**What is expected**
Copy the data below in full, keeping every line and character unchanged.

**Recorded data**
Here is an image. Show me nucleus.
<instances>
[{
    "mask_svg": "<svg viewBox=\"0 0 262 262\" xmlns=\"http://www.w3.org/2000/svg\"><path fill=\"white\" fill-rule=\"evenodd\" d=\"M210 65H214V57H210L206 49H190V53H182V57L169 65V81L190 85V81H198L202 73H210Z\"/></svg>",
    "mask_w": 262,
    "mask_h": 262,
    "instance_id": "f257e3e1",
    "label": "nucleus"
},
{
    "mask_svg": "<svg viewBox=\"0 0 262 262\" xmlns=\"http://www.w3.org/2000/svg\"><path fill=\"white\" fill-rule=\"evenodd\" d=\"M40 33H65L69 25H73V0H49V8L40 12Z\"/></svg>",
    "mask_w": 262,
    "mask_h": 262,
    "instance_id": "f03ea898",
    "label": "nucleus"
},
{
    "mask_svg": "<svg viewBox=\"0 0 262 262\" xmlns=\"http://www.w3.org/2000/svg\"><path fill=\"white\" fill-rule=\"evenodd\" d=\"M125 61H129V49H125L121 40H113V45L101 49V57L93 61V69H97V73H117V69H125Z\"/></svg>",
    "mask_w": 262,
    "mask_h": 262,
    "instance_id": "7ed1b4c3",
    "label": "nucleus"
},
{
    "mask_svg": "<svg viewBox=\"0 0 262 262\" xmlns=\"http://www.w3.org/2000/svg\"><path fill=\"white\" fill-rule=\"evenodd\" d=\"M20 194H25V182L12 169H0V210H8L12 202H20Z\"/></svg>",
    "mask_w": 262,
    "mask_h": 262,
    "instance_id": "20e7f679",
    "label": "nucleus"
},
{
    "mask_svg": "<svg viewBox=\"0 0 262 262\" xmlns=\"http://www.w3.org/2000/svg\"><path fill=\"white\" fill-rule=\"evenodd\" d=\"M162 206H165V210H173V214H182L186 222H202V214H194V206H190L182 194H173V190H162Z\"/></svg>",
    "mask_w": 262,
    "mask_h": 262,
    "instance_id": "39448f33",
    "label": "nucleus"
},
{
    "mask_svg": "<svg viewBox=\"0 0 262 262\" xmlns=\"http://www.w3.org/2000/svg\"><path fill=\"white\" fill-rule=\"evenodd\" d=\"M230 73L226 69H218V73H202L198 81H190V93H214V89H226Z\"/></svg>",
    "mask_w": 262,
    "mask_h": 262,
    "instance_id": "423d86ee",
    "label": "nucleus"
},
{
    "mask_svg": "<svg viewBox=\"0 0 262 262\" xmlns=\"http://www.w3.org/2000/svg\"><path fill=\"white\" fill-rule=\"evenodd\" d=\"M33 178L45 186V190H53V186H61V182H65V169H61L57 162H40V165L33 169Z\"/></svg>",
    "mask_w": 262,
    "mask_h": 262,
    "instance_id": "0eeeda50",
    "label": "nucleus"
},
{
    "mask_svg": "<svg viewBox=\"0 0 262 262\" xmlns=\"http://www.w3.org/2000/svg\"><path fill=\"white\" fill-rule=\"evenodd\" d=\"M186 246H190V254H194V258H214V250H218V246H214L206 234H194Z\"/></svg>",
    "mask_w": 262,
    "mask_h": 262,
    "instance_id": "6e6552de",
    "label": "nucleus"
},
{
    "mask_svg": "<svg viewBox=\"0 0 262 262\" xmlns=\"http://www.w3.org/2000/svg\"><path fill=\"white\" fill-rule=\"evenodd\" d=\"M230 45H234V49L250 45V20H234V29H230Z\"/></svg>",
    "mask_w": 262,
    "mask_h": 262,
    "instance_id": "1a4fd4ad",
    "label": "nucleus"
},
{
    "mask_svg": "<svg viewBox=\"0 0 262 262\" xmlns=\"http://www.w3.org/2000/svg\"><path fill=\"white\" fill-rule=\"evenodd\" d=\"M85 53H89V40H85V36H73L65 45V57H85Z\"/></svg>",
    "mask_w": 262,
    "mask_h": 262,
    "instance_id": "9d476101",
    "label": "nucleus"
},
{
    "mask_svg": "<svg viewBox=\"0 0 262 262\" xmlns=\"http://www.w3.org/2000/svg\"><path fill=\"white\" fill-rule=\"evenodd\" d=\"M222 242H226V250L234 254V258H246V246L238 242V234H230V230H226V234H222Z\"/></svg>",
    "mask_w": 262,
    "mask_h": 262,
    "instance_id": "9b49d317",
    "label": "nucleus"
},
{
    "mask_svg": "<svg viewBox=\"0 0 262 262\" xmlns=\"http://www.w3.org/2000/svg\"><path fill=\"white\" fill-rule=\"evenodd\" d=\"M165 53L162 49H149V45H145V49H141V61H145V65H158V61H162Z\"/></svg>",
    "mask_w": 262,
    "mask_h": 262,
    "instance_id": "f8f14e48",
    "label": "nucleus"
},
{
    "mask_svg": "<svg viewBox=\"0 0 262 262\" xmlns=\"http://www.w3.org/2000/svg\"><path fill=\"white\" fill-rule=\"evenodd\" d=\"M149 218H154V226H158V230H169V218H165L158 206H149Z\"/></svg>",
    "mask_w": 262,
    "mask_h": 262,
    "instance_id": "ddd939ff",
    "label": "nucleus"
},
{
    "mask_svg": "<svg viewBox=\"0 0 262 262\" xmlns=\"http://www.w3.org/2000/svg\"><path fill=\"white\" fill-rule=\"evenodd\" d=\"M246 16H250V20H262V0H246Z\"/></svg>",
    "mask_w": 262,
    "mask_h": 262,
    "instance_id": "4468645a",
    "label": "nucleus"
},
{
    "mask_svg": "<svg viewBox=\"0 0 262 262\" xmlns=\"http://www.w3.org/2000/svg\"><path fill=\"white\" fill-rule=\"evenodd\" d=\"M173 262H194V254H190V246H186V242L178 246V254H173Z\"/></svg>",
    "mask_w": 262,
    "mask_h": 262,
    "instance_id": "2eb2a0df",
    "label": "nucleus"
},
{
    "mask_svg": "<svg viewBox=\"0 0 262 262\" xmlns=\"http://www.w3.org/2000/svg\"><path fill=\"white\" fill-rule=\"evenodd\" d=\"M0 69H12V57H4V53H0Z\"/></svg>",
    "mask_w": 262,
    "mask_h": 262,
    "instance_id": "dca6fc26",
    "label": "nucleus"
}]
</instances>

**Result of this task**
Here is an image. Show me nucleus.
<instances>
[{
    "mask_svg": "<svg viewBox=\"0 0 262 262\" xmlns=\"http://www.w3.org/2000/svg\"><path fill=\"white\" fill-rule=\"evenodd\" d=\"M210 65H214V57H210L206 49H190V53H182V57L169 65V81L190 85V81H198L202 73H210Z\"/></svg>",
    "mask_w": 262,
    "mask_h": 262,
    "instance_id": "f257e3e1",
    "label": "nucleus"
},
{
    "mask_svg": "<svg viewBox=\"0 0 262 262\" xmlns=\"http://www.w3.org/2000/svg\"><path fill=\"white\" fill-rule=\"evenodd\" d=\"M40 33H65L69 25H73V0H49V8L40 12Z\"/></svg>",
    "mask_w": 262,
    "mask_h": 262,
    "instance_id": "f03ea898",
    "label": "nucleus"
},
{
    "mask_svg": "<svg viewBox=\"0 0 262 262\" xmlns=\"http://www.w3.org/2000/svg\"><path fill=\"white\" fill-rule=\"evenodd\" d=\"M125 61H129V49H125L121 40H113V45L101 49V57L93 61V69H97V73H117V69H125Z\"/></svg>",
    "mask_w": 262,
    "mask_h": 262,
    "instance_id": "7ed1b4c3",
    "label": "nucleus"
},
{
    "mask_svg": "<svg viewBox=\"0 0 262 262\" xmlns=\"http://www.w3.org/2000/svg\"><path fill=\"white\" fill-rule=\"evenodd\" d=\"M20 194H25V182L12 169H0V210H8L12 202H20Z\"/></svg>",
    "mask_w": 262,
    "mask_h": 262,
    "instance_id": "20e7f679",
    "label": "nucleus"
},
{
    "mask_svg": "<svg viewBox=\"0 0 262 262\" xmlns=\"http://www.w3.org/2000/svg\"><path fill=\"white\" fill-rule=\"evenodd\" d=\"M162 206H165V210H173V214H182L186 222H202V214H194V206H190L182 194H173V190H162Z\"/></svg>",
    "mask_w": 262,
    "mask_h": 262,
    "instance_id": "39448f33",
    "label": "nucleus"
},
{
    "mask_svg": "<svg viewBox=\"0 0 262 262\" xmlns=\"http://www.w3.org/2000/svg\"><path fill=\"white\" fill-rule=\"evenodd\" d=\"M230 73L226 69H218V73H202L198 81H190V93H214V89H226Z\"/></svg>",
    "mask_w": 262,
    "mask_h": 262,
    "instance_id": "423d86ee",
    "label": "nucleus"
},
{
    "mask_svg": "<svg viewBox=\"0 0 262 262\" xmlns=\"http://www.w3.org/2000/svg\"><path fill=\"white\" fill-rule=\"evenodd\" d=\"M33 178L45 186V190H53V186H61V182H65V169H61L57 162H40V165L33 169Z\"/></svg>",
    "mask_w": 262,
    "mask_h": 262,
    "instance_id": "0eeeda50",
    "label": "nucleus"
},
{
    "mask_svg": "<svg viewBox=\"0 0 262 262\" xmlns=\"http://www.w3.org/2000/svg\"><path fill=\"white\" fill-rule=\"evenodd\" d=\"M186 246H190V254H194V258H214V250H218V246H214L206 234H194Z\"/></svg>",
    "mask_w": 262,
    "mask_h": 262,
    "instance_id": "6e6552de",
    "label": "nucleus"
},
{
    "mask_svg": "<svg viewBox=\"0 0 262 262\" xmlns=\"http://www.w3.org/2000/svg\"><path fill=\"white\" fill-rule=\"evenodd\" d=\"M230 45H234V49L250 45V20H234V29H230Z\"/></svg>",
    "mask_w": 262,
    "mask_h": 262,
    "instance_id": "1a4fd4ad",
    "label": "nucleus"
},
{
    "mask_svg": "<svg viewBox=\"0 0 262 262\" xmlns=\"http://www.w3.org/2000/svg\"><path fill=\"white\" fill-rule=\"evenodd\" d=\"M85 53H89V40H85V36H73L65 45V57H85Z\"/></svg>",
    "mask_w": 262,
    "mask_h": 262,
    "instance_id": "9d476101",
    "label": "nucleus"
},
{
    "mask_svg": "<svg viewBox=\"0 0 262 262\" xmlns=\"http://www.w3.org/2000/svg\"><path fill=\"white\" fill-rule=\"evenodd\" d=\"M222 242H226V250L234 254V258H246V246L238 242V234H230V230H226V234H222Z\"/></svg>",
    "mask_w": 262,
    "mask_h": 262,
    "instance_id": "9b49d317",
    "label": "nucleus"
},
{
    "mask_svg": "<svg viewBox=\"0 0 262 262\" xmlns=\"http://www.w3.org/2000/svg\"><path fill=\"white\" fill-rule=\"evenodd\" d=\"M165 53L162 49H149V45H145V49H141V61H145V65H158V61H162Z\"/></svg>",
    "mask_w": 262,
    "mask_h": 262,
    "instance_id": "f8f14e48",
    "label": "nucleus"
},
{
    "mask_svg": "<svg viewBox=\"0 0 262 262\" xmlns=\"http://www.w3.org/2000/svg\"><path fill=\"white\" fill-rule=\"evenodd\" d=\"M149 218H154V226H158V230H169V218H165L158 206H149Z\"/></svg>",
    "mask_w": 262,
    "mask_h": 262,
    "instance_id": "ddd939ff",
    "label": "nucleus"
},
{
    "mask_svg": "<svg viewBox=\"0 0 262 262\" xmlns=\"http://www.w3.org/2000/svg\"><path fill=\"white\" fill-rule=\"evenodd\" d=\"M246 16H250V20H262V0H246Z\"/></svg>",
    "mask_w": 262,
    "mask_h": 262,
    "instance_id": "4468645a",
    "label": "nucleus"
},
{
    "mask_svg": "<svg viewBox=\"0 0 262 262\" xmlns=\"http://www.w3.org/2000/svg\"><path fill=\"white\" fill-rule=\"evenodd\" d=\"M173 262H194V254H190V246H186V242L178 246V254H173Z\"/></svg>",
    "mask_w": 262,
    "mask_h": 262,
    "instance_id": "2eb2a0df",
    "label": "nucleus"
},
{
    "mask_svg": "<svg viewBox=\"0 0 262 262\" xmlns=\"http://www.w3.org/2000/svg\"><path fill=\"white\" fill-rule=\"evenodd\" d=\"M0 69H12V57H4V53H0Z\"/></svg>",
    "mask_w": 262,
    "mask_h": 262,
    "instance_id": "dca6fc26",
    "label": "nucleus"
}]
</instances>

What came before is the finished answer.